▶ _Directions_:
A: Copy out the part of the Hacker News thread starting with "If your development" and going on through "effective blast radius.".
B: In the listing, write out again the lines starting with the line with "Flag any flags you can find." and going on through the line with "[81,298,103,322]", with "persons" changed to "people" and nothing else altered.

▶ _Text_:
--*--

| HN Mirror

Y	Hacker News new \| ask \| show \| jobs

by theevilsharpie 1710 days ago

> If you read past post mortem, you should notice that configuration induced outages have been the sole category of all large-scale outages.

Is it really that surprising? GCP's services are designed to be fault tolerant, and can easily deal with node and equipment failures.

Bugs and configuration errors are much more difficult to deal with, because the computer is doing what it's been programmed to do, even if that isn't necessarily what they wanted or intended. Correctness-checking tools can catch trivial configuration errors, but problems can still slip through, especially if they only manifest themselves under a production load.

If GCP were repeating literally the same failure over and over again, I could understand the frustration, but I don't think that's the case here. Demanding that GCP avoid all configuration-related outages seems unreasonable -- they would either have to stop any further development (since after all, any change has the potential to cause an outage), or they'd need some type of mechanism for the computer to do what the developers meant rather than what they said, which is will beyond any current or foreseeable technology and would essentially require a Star Trek-level sentient computer.

1 comments

justicezyx 1710 days ago

I told you they are not improving. Not that config induced outages is not nasty...

link

extropy 1710 days ago

It might be a business decision.

More reliability means slower development speed. If you are on the same ballpark as your competition, better invest in development speed than being 10x more reliable.

link

bostik 1710 days ago

And perhaps counter-intuitively: slower development speed often means reduced reliability.

If your development and deploy cadence is slower, you end up batching up more changes in any given deployment. Larger changes => higher likelyhood of something in them being wrong => harder to debug due to delta size => wider effective blast radius.

Fast testing and robust build validation are some of the more important guard rails that allow to move fast and be more reliable at the same time.

link

--*--

▶ _Input material_:

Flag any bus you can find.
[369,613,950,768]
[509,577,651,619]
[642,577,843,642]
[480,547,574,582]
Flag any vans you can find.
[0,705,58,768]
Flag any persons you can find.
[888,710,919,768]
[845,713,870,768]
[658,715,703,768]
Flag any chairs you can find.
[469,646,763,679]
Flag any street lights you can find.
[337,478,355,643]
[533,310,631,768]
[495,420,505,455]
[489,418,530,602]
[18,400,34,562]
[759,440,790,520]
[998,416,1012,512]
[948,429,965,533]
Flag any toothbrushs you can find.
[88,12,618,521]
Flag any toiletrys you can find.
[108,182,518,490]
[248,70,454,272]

--*--

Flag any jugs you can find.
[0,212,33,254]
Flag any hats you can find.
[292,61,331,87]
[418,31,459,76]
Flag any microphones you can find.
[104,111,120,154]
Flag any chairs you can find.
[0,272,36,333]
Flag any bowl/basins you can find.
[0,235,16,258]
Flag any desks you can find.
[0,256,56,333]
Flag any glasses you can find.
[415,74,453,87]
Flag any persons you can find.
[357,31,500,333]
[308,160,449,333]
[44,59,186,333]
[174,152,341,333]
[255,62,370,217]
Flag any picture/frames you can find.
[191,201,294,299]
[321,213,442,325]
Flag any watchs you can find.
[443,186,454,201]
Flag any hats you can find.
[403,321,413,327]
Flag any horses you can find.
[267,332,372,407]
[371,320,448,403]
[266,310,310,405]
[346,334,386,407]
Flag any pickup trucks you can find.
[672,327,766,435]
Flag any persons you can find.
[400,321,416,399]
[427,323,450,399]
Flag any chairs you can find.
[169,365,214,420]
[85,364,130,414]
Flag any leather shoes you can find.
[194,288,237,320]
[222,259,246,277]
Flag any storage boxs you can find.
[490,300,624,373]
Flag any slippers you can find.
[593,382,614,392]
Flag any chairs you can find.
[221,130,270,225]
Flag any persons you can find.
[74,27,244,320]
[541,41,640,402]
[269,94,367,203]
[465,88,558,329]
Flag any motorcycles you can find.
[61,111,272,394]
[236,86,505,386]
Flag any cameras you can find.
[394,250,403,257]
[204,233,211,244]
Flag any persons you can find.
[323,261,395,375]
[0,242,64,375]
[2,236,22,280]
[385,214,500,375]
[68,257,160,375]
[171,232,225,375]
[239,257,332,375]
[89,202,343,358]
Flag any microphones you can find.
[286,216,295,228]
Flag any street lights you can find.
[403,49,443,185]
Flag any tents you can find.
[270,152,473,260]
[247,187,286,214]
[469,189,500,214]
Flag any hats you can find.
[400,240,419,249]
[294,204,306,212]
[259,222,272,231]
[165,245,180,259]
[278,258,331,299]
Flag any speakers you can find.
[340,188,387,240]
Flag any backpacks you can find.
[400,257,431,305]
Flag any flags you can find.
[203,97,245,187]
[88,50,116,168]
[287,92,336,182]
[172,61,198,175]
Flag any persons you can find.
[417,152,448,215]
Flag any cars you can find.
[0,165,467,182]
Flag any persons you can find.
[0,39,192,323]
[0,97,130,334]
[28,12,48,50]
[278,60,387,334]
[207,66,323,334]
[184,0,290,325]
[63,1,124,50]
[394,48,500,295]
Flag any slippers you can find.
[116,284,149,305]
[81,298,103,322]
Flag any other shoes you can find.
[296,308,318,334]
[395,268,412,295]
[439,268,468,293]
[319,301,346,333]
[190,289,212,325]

--*--

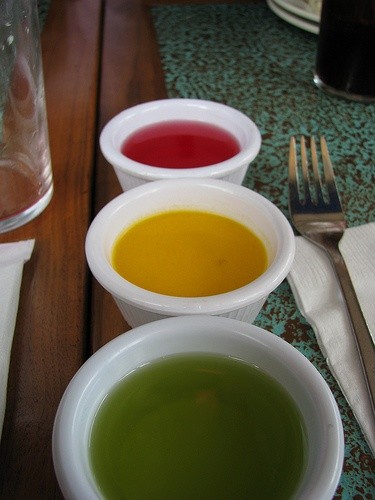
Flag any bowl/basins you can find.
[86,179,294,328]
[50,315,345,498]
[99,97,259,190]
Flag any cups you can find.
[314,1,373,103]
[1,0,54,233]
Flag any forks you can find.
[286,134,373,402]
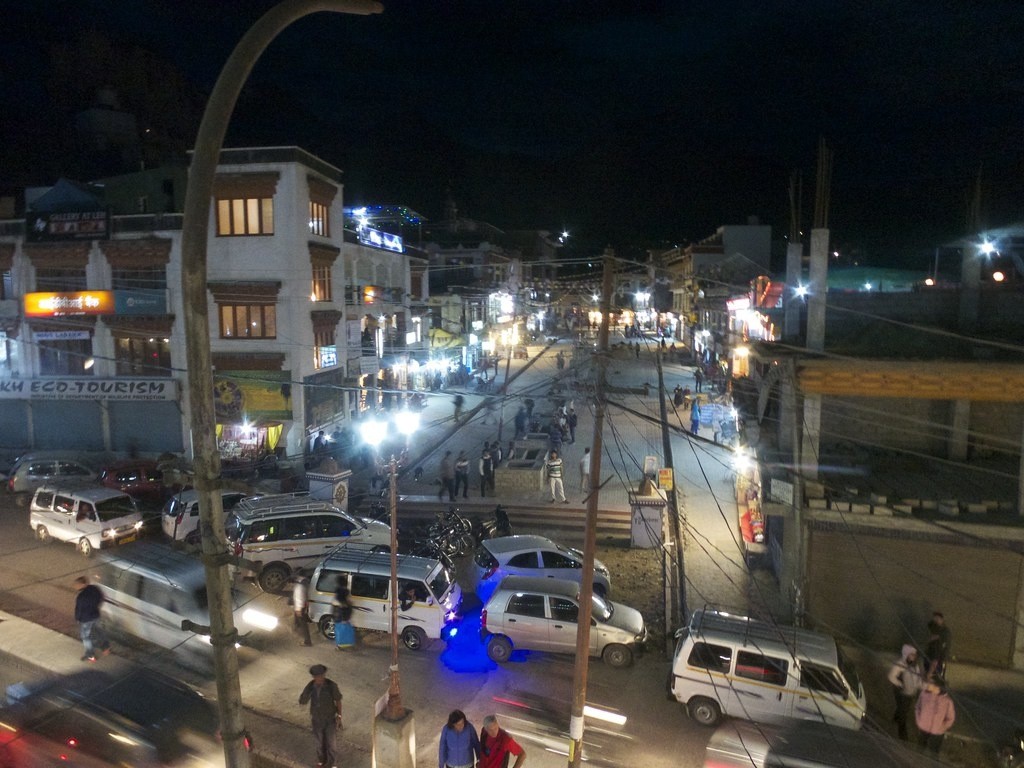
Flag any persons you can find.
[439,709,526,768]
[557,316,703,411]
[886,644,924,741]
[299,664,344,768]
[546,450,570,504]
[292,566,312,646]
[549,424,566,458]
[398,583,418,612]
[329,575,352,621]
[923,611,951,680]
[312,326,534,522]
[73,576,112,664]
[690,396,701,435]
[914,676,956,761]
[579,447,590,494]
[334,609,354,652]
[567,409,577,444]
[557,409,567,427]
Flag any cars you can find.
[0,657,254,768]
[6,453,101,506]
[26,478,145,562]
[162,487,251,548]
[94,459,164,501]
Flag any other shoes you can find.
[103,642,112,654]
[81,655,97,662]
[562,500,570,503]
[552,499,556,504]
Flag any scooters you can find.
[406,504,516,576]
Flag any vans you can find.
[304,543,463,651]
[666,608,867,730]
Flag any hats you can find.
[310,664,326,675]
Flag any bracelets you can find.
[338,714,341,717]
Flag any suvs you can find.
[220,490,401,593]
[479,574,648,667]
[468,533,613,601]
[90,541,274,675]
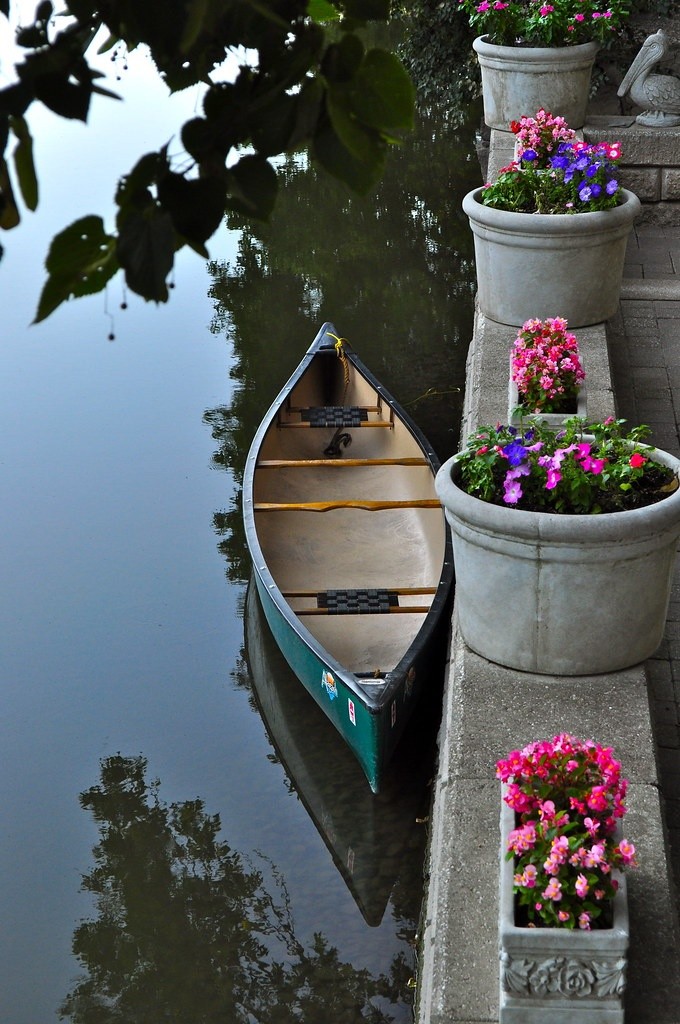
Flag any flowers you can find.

--*--

▶ _Solution set_:
A:
If your development and deploy cadence is slower, you end up batching up more changes in any given deployment. Larger changes => higher likelyhood of something in them being wrong => harder to debug due to delta size => wider effective blast radius.

B:
Flag any flags you can find.
[203,97,245,187]
[88,50,116,168]
[287,92,336,182]
[172,61,198,175]
Flag any people you can find.
[417,152,448,215]
Flag any cars you can find.
[0,165,467,182]
Flag any people you can find.
[0,39,192,323]
[0,97,130,334]
[28,12,48,50]
[278,60,387,334]
[207,66,323,334]
[184,0,290,325]
[63,1,124,50]
[394,48,500,295]
Flag any slippers you can find.
[116,284,149,305]
[81,298,103,322]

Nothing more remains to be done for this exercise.